Gremium fordert, dass zusätzliche Mittel des Bundes auch bei den Hochschulen ankommen

Veröffentlicht am: Donnerstag, 26. Juni 2014, 11:59 Uhr (194)

FRANKFURT. Der Senat der Goethe-Universität Frankfurt begrüßt die jüngste Entscheidung der Wiesbadener Landesregierung, die 81 Millionen Euro Rückflüsse an das Land vom Bund infolge der vollständigen Übernahme des Bafögs den hessischen Hochschulen zur Verfügung zu stellen, z.B. zur Dynamisierung der QSL-Mittel sowie zur Stärkung der Grundfinanzierung. Diese freigesetzten Mittel seien dringend erforderlich zur Bewältigung der steigenden Studierendenzahlen, so das Kollegialorgan.

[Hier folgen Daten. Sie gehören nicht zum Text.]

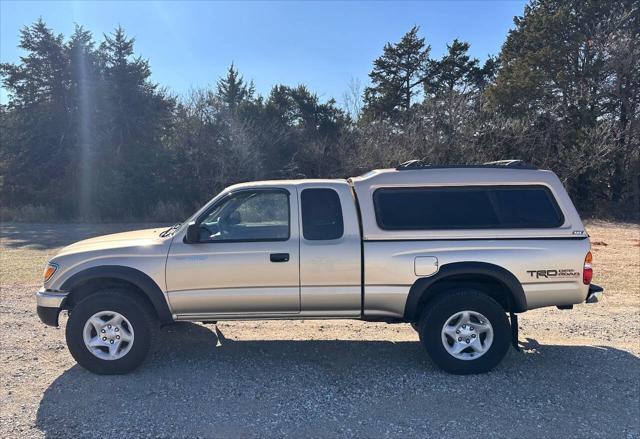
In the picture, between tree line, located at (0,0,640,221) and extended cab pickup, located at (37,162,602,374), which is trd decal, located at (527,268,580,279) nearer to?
extended cab pickup, located at (37,162,602,374)

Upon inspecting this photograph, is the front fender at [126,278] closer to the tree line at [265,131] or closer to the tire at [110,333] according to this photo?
the tire at [110,333]

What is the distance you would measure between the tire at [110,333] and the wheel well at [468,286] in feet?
8.98

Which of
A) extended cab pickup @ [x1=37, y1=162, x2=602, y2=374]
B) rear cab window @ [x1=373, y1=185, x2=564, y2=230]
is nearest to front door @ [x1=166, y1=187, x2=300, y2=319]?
extended cab pickup @ [x1=37, y1=162, x2=602, y2=374]

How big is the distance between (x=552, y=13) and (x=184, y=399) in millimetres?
29522

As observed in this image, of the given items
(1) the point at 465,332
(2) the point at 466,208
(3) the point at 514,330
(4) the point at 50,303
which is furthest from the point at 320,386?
(4) the point at 50,303

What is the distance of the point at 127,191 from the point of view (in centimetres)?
2455

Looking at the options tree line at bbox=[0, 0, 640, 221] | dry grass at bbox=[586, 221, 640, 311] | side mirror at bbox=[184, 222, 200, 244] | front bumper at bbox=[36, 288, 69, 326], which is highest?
tree line at bbox=[0, 0, 640, 221]

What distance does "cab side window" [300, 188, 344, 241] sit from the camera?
4.64m

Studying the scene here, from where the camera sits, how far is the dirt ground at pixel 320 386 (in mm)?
3682

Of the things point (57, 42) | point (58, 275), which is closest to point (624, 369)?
point (58, 275)

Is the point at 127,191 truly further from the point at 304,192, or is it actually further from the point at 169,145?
the point at 304,192

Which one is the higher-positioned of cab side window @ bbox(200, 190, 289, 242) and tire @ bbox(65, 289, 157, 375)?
cab side window @ bbox(200, 190, 289, 242)

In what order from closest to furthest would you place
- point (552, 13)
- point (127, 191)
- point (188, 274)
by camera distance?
point (188, 274)
point (127, 191)
point (552, 13)

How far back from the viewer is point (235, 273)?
15.0 ft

Gemäß jüngsten Prognosen der Kultusministerkonferenz soll die Zahl der Studienanfänger bis 2015 nun doch auf höchstem Niveau verharren. So müssen die deutschen Hochschulen im Gegensatz zu früheren KMK-Prognosen allein von 2012 bis 2025 mit bis zu 500.000 Studienanfängern zusätzlich rechnen. Aus Sicht des Senats der Goethe-Universität ist es daher wichtig, die Mittel „on top“ auf den jährlichen Landeszuschuss über die bereits zugesagte ein bis drei Prozent Etatsteigerung hinaus zu gewähren. Eine solche zusätzliche Etatsteigerung von ein bis drei Prozent pro Jahr entspräche auch den Koalitionsvereinbarungen, wie sie im Dezember  2013  von Schwarz-Grün getroffen wurden. Auf keinen Fall aber dürften die 81 Millionen Euro an anderer Stelle des Universitäts-Etats durch Einsparungen wieder abgezogen werden, so das Gremium.